Introduction to Convolution Neural Network

Last Updated : 14 Apr, 2026

Convolutional Neural Networks (CNNs), also known as ConvNets, are neural network architectures inspired by the human visual system and are widely used in computer vision tasks. They are designed to process structured grid-like data, especially images by capturing spatial relationships between pixels.

  • Automatically learn hierarchical features through convolution operations, from simple edges and textures to complex shapes and objects.
  • Detect objects at different positions within an image, ensuring robustness to spatial variations.
  • Reduce computational complexity by processing local regions instead of the entire image at once.
working_of_cnn__
Convolutional Neural Networks

Key Components of CNN

A complete Convolution Neural Networks architecture is also known as covnets. A covnets is a sequence of layers and every layer transforms one volume to another through a differentiable function. 

Let’s take an example by running a covnets on of image of dimension 32 x 32 x 3. 

1. Input Layer

The input layer receives the raw image data and passes it to the network for processing. In CNNs, input is typically a 3D volume (width × height × depth).

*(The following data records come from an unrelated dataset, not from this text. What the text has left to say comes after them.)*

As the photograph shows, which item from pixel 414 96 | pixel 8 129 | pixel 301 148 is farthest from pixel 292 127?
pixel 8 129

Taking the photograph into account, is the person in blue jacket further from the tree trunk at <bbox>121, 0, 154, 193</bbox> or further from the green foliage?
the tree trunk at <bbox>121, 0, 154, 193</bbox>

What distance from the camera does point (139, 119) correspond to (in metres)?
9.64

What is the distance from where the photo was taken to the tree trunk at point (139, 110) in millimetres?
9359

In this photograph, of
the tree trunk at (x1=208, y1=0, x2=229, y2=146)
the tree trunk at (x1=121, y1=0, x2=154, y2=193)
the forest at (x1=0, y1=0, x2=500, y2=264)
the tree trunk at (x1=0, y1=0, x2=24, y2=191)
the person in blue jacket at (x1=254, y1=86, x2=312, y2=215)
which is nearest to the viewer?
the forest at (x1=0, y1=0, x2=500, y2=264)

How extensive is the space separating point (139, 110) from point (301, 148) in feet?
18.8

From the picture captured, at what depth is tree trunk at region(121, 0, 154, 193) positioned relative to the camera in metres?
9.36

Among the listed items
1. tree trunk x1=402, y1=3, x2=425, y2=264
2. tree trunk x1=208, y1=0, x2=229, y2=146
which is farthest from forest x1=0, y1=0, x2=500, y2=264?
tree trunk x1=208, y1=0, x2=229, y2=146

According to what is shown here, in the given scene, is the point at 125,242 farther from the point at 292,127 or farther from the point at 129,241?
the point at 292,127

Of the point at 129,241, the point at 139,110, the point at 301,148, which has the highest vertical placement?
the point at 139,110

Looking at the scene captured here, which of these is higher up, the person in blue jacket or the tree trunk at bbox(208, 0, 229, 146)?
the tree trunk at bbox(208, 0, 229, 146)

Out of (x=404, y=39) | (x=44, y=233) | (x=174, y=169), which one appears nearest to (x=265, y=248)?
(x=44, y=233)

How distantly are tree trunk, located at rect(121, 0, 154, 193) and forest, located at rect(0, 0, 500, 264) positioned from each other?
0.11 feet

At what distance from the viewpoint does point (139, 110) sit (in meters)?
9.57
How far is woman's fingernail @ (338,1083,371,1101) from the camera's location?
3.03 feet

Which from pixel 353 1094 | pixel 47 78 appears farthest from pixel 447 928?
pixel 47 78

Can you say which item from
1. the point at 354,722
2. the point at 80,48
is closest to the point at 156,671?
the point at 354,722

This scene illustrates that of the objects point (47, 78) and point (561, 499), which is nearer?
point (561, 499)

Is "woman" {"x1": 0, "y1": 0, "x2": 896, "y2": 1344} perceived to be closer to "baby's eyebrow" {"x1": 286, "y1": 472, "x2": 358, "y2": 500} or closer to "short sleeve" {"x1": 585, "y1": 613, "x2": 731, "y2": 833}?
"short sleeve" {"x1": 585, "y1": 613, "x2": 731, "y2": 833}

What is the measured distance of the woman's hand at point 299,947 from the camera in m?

  • Stores pixel values of the image (e.g., 32 × 32 × 3 for RGB images).
  • Preserves the spatial structure of the image for further feature extraction.

2. Convolutional Layer

The Convolutional Layer is responsible for extracting important features from the input data. It applies a set of learnable filters (kernels) that slide over the image and compute the dot product between the filter weights and corresponding image patches, producing feature maps.

  • Uses small filters (e.g., 2×2, 3×3, 5×5) to scan the input image.
  • Generates feature maps that capture patterns such as edges, textures and shapes.

Example: Using 12 filters results in an output volume of 32 × 32 × 12.

3. Activation Layer

The Activation Layer introduces non-linearity into the network by applying an element-wise activation function to the output of the convolution layer. This enables the model to learn complex patterns beyond linear relationships.

  • Common activation functions include ReLU, Tanh and Leaky ReLU.
  • Applied element-wise to the feature maps.
  • The output dimensions remain unchanged (e.g., 32 × 32 × 12).

4. Pooling Layer

The Pooling Layer is used to reduce the spatial dimensions of the feature maps, making computation faster, reducing memory usage and helping to prevent overfitting. It is typically inserted between convolutional layers in a CNN.

  • Common types include Max Pooling and Average Pooling.
  • Reduces width and height while keeping depth unchanged.

Example: Using 2 × 2 max pooling with stride 2 reduces the volume from 32 × 32 × 12 to 16 × 16 × 12.

working_of_cnn
Max Pooling

5. Flattening

Flattening converts the multi-dimensional feature maps into a one-dimensional vector after convolution and pooling. This vector is then passed to the fully connected layer for classification or regression.

Example: Flattening 16 × 16 × 12 results in a vector of size 3072 (16 × 16 × 12).

6. Fully Connected Layer

The fully connected (dense) layer performs high-level reasoning using extracted features and produces the final classification scores.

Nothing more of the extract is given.